Part of a data file:

■ ■ ■

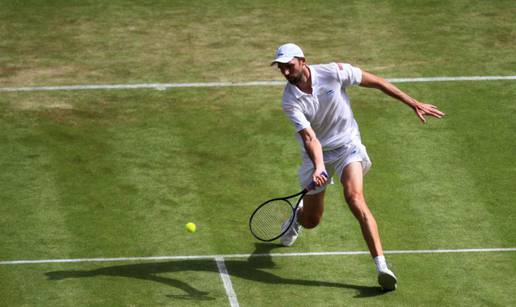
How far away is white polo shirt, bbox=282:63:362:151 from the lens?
510 inches

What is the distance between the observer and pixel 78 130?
1667 centimetres

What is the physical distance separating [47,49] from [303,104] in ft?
23.5

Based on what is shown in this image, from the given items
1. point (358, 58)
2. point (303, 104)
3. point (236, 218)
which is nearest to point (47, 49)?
point (358, 58)

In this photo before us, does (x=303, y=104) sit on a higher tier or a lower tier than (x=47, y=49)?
higher

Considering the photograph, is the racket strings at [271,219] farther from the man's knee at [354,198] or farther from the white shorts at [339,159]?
the man's knee at [354,198]

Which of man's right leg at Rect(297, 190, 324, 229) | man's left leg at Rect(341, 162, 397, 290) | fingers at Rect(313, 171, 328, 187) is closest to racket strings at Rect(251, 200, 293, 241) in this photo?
Answer: man's right leg at Rect(297, 190, 324, 229)

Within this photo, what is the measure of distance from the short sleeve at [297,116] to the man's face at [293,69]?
0.26 m

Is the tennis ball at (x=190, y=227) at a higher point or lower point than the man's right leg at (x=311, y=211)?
lower

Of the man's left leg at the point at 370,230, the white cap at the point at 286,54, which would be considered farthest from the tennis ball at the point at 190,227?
the white cap at the point at 286,54

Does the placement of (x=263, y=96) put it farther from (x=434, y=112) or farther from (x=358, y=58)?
(x=434, y=112)

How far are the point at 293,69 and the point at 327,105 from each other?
1.92 ft

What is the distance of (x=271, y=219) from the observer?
44.0ft

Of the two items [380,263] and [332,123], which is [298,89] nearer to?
[332,123]

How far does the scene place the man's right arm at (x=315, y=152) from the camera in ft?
40.3
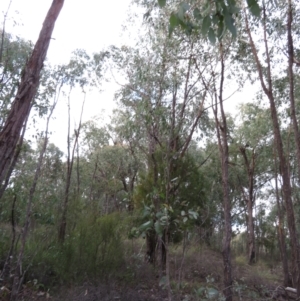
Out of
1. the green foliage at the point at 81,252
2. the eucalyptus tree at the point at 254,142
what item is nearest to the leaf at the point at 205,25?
the green foliage at the point at 81,252

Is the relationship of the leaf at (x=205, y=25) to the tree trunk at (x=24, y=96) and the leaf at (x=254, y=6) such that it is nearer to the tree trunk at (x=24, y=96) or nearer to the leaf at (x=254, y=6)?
the leaf at (x=254, y=6)

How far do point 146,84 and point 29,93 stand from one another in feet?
23.0

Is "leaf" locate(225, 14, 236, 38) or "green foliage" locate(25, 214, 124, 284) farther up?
"leaf" locate(225, 14, 236, 38)

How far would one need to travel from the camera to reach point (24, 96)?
3.61 m

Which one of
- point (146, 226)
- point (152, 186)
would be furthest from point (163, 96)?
point (146, 226)

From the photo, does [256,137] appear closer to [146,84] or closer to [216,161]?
[216,161]

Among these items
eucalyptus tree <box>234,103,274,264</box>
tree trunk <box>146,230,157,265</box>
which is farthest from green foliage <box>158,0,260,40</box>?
eucalyptus tree <box>234,103,274,264</box>

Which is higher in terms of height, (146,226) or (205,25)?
(205,25)

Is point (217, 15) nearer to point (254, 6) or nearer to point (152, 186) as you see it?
point (254, 6)

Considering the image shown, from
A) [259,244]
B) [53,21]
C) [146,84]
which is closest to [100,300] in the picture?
[53,21]

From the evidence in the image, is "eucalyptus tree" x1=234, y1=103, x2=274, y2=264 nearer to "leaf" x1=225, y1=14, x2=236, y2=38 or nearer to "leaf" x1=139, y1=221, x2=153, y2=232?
"leaf" x1=139, y1=221, x2=153, y2=232

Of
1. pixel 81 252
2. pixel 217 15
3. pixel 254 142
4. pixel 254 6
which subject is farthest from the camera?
pixel 254 142

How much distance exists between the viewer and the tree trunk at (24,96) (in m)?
3.32

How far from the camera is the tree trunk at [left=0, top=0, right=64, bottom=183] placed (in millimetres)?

■ ■ ■

* JOB: Please extract exactly, and only, the lines from the line containing "Which is higher" through the last line of the records.

* RESPONSE:
Which is higher in terms of height, (146,226) or (205,25)?
(205,25)

Is point (217, 15) nearer to point (254, 6) or nearer to point (152, 186) as you see it?
point (254, 6)

Considering the image shown, from
A) [259,244]
B) [53,21]
C) [146,84]
which is closest to [100,300] in the picture?
[53,21]

From the evidence in the image, is "eucalyptus tree" x1=234, y1=103, x2=274, y2=264 nearer to "leaf" x1=225, y1=14, x2=236, y2=38 or nearer to "leaf" x1=139, y1=221, x2=153, y2=232?
"leaf" x1=139, y1=221, x2=153, y2=232

Of
1. pixel 81 252
2. pixel 217 15
3. pixel 254 142
4. pixel 254 6
which subject is farthest from the camera?
pixel 254 142

How much distance exists between the viewer and the tree trunk at (24,96) (in m)?
3.32

How far from the camera is the tree trunk at [left=0, top=0, right=64, bottom=183] placed (in millimetres)?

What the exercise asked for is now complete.